La lingua più libera d’Europa‏

La Stampa (Blog)
Le molteplici possibilità espressive dell’italiano: delicate, vistose e violente
Gian Luigi Beccaria
Si possono isolare caratteri salienti dell’italiano, inteso come lingua? Benvenuto Terracini provò che svetta come lingua tra le più «libere» delle europee, se si pensa alle sue possibilità espressive, per un verso delicate, per altro verso vistose e violente, se la confronto per esempio col più discreto francese, così simile – diceva Verlaine – a dei begli occhi dietro a un velo. L’italiano è più aggressivo e variegato anche grazie al colorito mosaico dei suoi tratti regionali e dialettali, capaci di arricchire con native arguzie e sussulti espressionistici sia il parlato e sia lo scritto.

Non vorrei tralasciare la caratterizzazione più nota, il semplicissimo sistema vocalico, fondato su poche marcate differenze di timbri, ma con accanto per intanto una ricca gamma di opposizioni, permesse dalle sorde e dalle sonore, dalle lunghe e dalle brevi: il tutto concorre a una singolare chiarezza fonica, assicurata dal ritmo equilibrato dovuto all’alternanza di piane con tronche e sdrucciole, e con appoggi sulle toniche che non vanno mai (come succede in francese per esempio o in inglese) a discapito delle sillabe atone: ne deriva la relativa autonomia della parola singola che spicca piena entro la legatura sintattica. Non per nulla la nostra è stata la più limpida e musicale lingua del canto.

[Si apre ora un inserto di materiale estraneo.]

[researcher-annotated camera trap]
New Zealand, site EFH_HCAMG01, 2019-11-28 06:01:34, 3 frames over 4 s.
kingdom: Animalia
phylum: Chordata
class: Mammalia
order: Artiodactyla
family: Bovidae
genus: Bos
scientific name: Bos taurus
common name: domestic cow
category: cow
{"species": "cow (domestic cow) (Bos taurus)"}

Alla serie di bellezze e di possibilità aggiungo infine la capacità dell’italiano di essere fonicamente e semanticamente preciso e meticoloso, concretissimo, realistico, e insieme ricco di aloni e di armoniche per la quantità di voci che rimandano indietro, a origini antiche, greco-latine: le bellezze dell’origine. Non mancano certo all’italiano le preziosità, la capacità di agghindarsi di ogni arte retorica: è lingua diplomatica, sottile, che non ha pari nel suggestionare e procurare incanti. Una lingua, scriveva Giovanni Giudici, «bella, ambigua, misteriosa lingua, ineguagliabile nella sua capacità di non dire dicendo e di affermare negando (…)». Siamo stati maestri in Europa della vivacità garbata ed elegante (altri tempi!), della «grazia» e della «sprezzatura» (la «sprezzata disinvoltura», l’opposto della «disgrazia dell’affettazione», come scriveva Castiglione).

Il carattere della lingua italiana è stato comunque plasmato dagli scrittori, i quali hanno percorso per intero ora tastiere plurilingui e ora, all’opposto, si sono raggelati in sublimi astrattezze. Dante le ha dato sin dalle origini tutte le bassezze e tutte le altezze, Petrarca la bellezza generale, platonica, fissata, anzi bloccata per sempre dalla perfezione formale. Oggi quei caratteri di base stanno virando: assistiamo a evidenti mutazioni, i caratteri si sono fatti non dico sfuggenti, ma certo più sfrangiati e indefiniti.